AIM OF THE TASK |
In the lines below, switch "blue flower motif" to "blue floral print" and give all the lines back with nothing else changed. Leave out the pictures.

..........

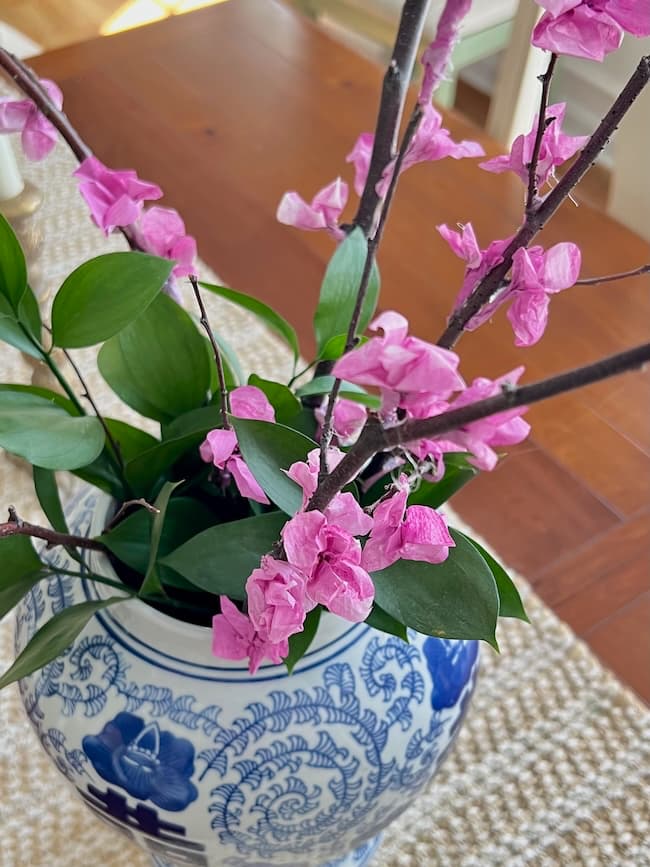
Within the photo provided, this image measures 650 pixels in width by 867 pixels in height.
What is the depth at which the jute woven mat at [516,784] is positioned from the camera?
0.48m

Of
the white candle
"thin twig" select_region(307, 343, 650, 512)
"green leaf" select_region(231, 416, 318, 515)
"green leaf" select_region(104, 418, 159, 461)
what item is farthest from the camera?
the white candle

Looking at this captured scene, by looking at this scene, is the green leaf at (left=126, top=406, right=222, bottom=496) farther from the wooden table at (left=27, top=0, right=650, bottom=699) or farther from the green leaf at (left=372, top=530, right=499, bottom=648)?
the wooden table at (left=27, top=0, right=650, bottom=699)

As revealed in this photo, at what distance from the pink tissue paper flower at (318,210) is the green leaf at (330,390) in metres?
0.05

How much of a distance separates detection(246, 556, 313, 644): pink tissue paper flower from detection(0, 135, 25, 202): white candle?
348 millimetres

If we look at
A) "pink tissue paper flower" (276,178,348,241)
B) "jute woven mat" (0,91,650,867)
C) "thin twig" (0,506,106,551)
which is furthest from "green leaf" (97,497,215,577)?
"jute woven mat" (0,91,650,867)

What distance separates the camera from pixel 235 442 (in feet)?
0.92

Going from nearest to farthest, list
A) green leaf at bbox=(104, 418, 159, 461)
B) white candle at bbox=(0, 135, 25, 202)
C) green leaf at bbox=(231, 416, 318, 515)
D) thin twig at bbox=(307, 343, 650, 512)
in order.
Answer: thin twig at bbox=(307, 343, 650, 512) < green leaf at bbox=(231, 416, 318, 515) < green leaf at bbox=(104, 418, 159, 461) < white candle at bbox=(0, 135, 25, 202)

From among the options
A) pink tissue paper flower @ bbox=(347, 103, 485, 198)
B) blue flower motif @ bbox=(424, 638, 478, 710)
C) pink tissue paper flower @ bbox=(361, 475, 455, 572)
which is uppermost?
pink tissue paper flower @ bbox=(347, 103, 485, 198)

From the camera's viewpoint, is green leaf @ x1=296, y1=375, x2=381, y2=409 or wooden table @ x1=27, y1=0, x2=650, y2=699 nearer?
green leaf @ x1=296, y1=375, x2=381, y2=409

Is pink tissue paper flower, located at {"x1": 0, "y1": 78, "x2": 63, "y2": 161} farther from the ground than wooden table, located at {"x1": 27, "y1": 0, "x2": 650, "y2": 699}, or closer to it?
farther from the ground

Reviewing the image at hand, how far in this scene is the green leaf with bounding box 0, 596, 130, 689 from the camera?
307mm

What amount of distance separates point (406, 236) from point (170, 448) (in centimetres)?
41

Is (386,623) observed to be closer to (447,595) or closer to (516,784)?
(447,595)

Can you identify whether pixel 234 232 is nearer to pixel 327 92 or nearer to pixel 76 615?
pixel 327 92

..........

SOLUTION FOR THIS TASK |
Within the photo provided, this image measures 650 pixels in width by 867 pixels in height.
What is the depth at which the jute woven mat at [516,784] is positioned from the camera?
0.48m

Of
the white candle
"thin twig" select_region(307, 343, 650, 512)
"green leaf" select_region(231, 416, 318, 515)
"green leaf" select_region(104, 418, 159, 461)
what item is farthest from the camera?
the white candle

Looking at this captured scene, by looking at this scene, is the green leaf at (left=126, top=406, right=222, bottom=496) farther from the wooden table at (left=27, top=0, right=650, bottom=699) or farther from the green leaf at (left=372, top=530, right=499, bottom=648)?
the wooden table at (left=27, top=0, right=650, bottom=699)

As revealed in this photo, at what distance from the pink tissue paper flower at (318,210) is the green leaf at (330,390) in metres?
0.05

How much of a distance separates detection(246, 556, 313, 644): pink tissue paper flower from detection(0, 135, 25, 202): white candle?
348 millimetres

If we look at
A) "pink tissue paper flower" (276,178,348,241)
B) "jute woven mat" (0,91,650,867)
C) "thin twig" (0,506,106,551)
which is furthest from "green leaf" (97,497,215,577)?
"jute woven mat" (0,91,650,867)

What distance separates the camera from pixel 235 442 (in feet)?
0.92

Going from nearest to farthest, list
A) green leaf at bbox=(104, 418, 159, 461)
B) white candle at bbox=(0, 135, 25, 202)
C) green leaf at bbox=(231, 416, 318, 515)
D) thin twig at bbox=(307, 343, 650, 512)
in order.
Answer: thin twig at bbox=(307, 343, 650, 512) < green leaf at bbox=(231, 416, 318, 515) < green leaf at bbox=(104, 418, 159, 461) < white candle at bbox=(0, 135, 25, 202)

From among the options
A) pink tissue paper flower @ bbox=(347, 103, 485, 198)
B) blue floral print @ bbox=(424, 638, 478, 710)
C) pink tissue paper flower @ bbox=(361, 475, 455, 572)
which is uppermost?
pink tissue paper flower @ bbox=(347, 103, 485, 198)

From the camera's viewpoint, is green leaf @ x1=296, y1=375, x2=381, y2=409 or wooden table @ x1=27, y1=0, x2=650, y2=699 nearer?
green leaf @ x1=296, y1=375, x2=381, y2=409

Is pink tissue paper flower, located at {"x1": 0, "y1": 78, "x2": 63, "y2": 161} farther from the ground than wooden table, located at {"x1": 27, "y1": 0, "x2": 650, "y2": 699}, or closer to it?
farther from the ground

Reviewing the image at hand, how far in this scene is the green leaf with bounding box 0, 596, 130, 689 from the camera?
307mm

What amount of distance separates point (406, 236) from point (170, 448) (in centimetres)?
41

Is (386,623) observed to be closer to (447,595) or closer to (516,784)?
(447,595)

Can you identify whether pixel 234 232 is nearer to pixel 327 92 or nearer to pixel 76 615?
pixel 327 92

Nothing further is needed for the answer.